### WHAT THIS TASK INVOLVES
Write out, unchanged, the lines from the one holding "Is tree line" to the close of the listing. Both the first and last lines belong in it.

### GIVEN RECORDS
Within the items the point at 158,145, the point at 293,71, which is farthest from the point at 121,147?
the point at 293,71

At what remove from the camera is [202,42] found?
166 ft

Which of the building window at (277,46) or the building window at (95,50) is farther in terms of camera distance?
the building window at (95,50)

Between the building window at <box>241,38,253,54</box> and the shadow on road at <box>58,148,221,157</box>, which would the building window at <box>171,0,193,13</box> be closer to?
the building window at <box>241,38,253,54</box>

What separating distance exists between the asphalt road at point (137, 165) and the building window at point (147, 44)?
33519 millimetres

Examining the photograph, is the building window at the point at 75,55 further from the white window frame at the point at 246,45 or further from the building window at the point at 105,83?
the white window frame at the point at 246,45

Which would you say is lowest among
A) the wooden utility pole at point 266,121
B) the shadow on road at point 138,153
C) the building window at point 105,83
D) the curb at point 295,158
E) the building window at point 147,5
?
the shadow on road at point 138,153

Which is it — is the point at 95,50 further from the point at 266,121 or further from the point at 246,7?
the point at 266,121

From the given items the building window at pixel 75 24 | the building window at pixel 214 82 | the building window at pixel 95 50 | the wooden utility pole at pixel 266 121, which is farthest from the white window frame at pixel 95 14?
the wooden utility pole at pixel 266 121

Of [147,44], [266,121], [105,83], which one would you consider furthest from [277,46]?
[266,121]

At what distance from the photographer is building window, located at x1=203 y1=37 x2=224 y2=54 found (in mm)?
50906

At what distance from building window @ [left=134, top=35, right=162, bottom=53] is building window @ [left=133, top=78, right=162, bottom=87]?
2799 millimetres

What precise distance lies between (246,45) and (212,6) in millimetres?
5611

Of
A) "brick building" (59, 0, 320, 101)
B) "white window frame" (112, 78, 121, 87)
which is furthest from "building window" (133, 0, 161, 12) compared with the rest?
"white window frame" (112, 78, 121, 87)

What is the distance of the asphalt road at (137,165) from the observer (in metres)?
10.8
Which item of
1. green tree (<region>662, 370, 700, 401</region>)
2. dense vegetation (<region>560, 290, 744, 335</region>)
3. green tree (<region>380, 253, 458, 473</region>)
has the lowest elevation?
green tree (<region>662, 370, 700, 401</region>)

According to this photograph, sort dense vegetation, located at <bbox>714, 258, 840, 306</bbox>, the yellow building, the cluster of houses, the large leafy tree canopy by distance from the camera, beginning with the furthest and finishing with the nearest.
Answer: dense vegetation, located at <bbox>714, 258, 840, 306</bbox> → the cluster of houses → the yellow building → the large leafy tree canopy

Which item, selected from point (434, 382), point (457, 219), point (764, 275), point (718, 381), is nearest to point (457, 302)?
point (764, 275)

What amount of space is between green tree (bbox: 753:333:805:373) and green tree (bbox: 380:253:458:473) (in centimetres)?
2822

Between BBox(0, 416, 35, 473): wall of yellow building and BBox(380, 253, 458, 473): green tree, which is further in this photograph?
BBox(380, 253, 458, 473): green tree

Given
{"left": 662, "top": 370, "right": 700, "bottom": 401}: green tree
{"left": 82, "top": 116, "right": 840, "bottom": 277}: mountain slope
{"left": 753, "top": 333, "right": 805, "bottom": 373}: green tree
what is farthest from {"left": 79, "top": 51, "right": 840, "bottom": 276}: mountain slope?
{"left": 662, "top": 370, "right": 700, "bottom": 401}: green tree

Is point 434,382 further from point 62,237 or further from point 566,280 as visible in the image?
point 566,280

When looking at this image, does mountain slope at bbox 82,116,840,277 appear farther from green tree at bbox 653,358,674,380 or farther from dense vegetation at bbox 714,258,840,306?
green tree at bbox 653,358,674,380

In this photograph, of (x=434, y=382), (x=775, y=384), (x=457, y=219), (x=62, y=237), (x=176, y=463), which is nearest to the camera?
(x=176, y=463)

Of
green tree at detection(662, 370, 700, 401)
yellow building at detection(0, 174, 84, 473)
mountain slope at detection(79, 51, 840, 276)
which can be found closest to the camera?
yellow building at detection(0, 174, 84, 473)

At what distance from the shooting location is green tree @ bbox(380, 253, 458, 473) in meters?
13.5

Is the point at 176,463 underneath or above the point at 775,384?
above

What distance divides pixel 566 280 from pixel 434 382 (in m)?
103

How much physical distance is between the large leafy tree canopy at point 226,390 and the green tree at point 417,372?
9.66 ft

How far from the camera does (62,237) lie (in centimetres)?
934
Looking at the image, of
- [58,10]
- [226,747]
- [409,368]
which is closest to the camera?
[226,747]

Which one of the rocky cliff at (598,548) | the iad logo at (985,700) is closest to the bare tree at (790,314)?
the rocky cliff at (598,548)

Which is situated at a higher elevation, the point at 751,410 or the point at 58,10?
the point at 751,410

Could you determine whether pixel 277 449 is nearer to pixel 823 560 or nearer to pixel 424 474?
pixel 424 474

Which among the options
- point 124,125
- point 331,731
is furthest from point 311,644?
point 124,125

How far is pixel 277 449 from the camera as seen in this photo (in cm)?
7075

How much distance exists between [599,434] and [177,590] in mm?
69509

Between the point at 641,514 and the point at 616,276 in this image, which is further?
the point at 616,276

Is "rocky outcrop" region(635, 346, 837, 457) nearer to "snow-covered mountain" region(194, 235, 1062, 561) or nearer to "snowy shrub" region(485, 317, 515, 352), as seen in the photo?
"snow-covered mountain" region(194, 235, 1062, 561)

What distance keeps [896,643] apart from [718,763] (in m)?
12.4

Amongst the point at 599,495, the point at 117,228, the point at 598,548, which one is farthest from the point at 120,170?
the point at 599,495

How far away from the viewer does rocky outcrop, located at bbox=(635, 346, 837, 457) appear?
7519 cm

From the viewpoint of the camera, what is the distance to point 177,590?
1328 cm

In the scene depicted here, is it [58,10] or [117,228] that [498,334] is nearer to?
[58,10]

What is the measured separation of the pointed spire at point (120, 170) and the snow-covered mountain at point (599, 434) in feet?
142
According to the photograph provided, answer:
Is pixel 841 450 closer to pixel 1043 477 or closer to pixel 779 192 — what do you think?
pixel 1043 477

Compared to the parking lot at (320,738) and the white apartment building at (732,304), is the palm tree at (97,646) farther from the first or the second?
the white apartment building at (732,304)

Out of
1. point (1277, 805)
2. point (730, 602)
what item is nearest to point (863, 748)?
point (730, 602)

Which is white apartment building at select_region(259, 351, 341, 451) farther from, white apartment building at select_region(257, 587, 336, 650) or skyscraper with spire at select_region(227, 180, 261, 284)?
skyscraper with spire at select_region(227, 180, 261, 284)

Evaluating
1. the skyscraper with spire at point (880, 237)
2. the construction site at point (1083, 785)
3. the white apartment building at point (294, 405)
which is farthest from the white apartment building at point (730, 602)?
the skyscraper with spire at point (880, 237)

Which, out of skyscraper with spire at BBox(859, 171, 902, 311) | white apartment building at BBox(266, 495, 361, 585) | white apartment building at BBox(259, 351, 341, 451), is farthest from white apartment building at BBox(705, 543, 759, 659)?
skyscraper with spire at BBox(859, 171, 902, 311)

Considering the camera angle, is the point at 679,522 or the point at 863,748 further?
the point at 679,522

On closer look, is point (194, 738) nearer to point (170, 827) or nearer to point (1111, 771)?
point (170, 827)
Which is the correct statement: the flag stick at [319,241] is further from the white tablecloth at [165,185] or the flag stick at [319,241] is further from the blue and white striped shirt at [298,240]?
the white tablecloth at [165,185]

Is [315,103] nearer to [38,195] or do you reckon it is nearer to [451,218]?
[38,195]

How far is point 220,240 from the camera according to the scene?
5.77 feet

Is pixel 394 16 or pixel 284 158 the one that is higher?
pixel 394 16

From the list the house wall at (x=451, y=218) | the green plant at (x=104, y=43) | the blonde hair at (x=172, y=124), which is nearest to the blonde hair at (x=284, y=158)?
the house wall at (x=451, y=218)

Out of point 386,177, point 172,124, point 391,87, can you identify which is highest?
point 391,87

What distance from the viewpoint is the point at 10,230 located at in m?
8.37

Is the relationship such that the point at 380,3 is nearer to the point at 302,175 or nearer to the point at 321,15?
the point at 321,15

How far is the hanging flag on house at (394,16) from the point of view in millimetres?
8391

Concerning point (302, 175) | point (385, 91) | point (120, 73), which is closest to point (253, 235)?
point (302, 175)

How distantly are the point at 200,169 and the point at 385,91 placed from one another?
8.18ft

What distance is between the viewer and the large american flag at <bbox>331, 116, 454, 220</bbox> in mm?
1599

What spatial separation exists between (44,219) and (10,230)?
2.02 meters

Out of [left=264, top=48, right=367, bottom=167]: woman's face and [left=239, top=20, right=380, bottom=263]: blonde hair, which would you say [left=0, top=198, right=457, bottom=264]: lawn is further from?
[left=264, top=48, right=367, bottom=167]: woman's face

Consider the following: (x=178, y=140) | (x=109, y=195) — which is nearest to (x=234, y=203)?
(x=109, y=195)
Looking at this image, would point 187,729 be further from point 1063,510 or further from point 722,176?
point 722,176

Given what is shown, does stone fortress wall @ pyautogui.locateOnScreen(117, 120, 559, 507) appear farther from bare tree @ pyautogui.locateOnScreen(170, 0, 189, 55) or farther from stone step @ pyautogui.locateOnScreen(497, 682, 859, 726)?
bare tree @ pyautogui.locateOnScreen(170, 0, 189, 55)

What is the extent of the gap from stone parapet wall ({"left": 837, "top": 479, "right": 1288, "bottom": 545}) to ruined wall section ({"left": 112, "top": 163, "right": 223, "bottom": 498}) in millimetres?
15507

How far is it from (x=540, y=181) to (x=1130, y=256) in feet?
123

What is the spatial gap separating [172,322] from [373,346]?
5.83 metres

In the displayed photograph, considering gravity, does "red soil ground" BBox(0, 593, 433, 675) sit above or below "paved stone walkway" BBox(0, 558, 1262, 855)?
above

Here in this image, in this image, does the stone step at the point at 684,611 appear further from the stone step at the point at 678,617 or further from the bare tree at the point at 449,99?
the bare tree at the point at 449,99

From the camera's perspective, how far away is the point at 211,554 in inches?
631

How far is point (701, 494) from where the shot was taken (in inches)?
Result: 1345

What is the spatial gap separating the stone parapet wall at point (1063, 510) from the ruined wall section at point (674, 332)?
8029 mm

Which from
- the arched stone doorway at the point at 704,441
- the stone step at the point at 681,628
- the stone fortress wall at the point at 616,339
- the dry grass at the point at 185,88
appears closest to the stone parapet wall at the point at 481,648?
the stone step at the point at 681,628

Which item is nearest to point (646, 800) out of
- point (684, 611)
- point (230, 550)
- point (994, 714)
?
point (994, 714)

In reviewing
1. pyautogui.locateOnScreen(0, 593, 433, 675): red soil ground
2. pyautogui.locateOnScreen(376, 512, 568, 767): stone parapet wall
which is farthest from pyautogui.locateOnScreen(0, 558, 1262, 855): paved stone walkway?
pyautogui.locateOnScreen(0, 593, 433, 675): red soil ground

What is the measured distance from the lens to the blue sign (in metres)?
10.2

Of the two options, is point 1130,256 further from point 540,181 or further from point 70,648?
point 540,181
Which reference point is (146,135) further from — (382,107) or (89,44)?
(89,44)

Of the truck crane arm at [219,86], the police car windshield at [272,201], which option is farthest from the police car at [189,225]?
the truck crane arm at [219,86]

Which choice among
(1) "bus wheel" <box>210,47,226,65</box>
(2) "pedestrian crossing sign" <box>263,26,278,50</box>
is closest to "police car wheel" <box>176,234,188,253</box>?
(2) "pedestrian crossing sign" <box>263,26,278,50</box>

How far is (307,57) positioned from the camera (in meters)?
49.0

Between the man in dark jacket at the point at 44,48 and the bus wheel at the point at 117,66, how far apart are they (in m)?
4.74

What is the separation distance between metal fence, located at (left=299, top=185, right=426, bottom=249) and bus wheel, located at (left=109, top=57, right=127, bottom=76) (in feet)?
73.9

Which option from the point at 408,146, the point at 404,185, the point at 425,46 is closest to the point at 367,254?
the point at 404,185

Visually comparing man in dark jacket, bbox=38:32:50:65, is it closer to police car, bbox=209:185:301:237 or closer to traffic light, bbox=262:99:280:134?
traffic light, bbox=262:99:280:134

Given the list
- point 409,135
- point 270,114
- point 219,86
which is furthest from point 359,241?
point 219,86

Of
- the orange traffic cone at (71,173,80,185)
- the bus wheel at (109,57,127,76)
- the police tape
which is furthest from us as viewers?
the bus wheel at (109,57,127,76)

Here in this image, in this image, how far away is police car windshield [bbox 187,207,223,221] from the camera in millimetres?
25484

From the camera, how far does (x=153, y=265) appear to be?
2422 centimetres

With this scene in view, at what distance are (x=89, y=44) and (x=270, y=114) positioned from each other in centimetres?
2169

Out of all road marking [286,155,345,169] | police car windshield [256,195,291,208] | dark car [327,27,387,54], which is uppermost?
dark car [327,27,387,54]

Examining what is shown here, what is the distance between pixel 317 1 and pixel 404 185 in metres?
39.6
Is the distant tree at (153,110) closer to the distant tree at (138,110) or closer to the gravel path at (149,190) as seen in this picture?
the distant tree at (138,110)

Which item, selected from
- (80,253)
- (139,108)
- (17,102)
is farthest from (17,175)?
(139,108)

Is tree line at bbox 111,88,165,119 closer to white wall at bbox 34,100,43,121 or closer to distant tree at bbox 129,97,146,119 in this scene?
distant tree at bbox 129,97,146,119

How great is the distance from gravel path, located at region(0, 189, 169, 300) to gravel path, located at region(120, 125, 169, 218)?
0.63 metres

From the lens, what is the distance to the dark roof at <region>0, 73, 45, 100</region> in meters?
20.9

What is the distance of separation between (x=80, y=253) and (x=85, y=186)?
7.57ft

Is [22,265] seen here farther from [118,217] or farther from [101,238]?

### THE RESULT
Is tree line at bbox 111,88,165,119 closer to white wall at bbox 34,100,43,121 or closer to distant tree at bbox 129,97,146,119 in this scene?
distant tree at bbox 129,97,146,119

How great is the distance from gravel path, located at region(0, 189, 169, 300) to gravel path, located at region(120, 125, 169, 218)?
0.63 metres

From the lens, what is the distance to the dark roof at <region>0, 73, 45, 100</region> in meters?
20.9

What is the distance of separation between (x=80, y=253) and (x=85, y=186)?
7.57ft

Is [22,265] seen here farther from [118,217] or farther from [101,238]?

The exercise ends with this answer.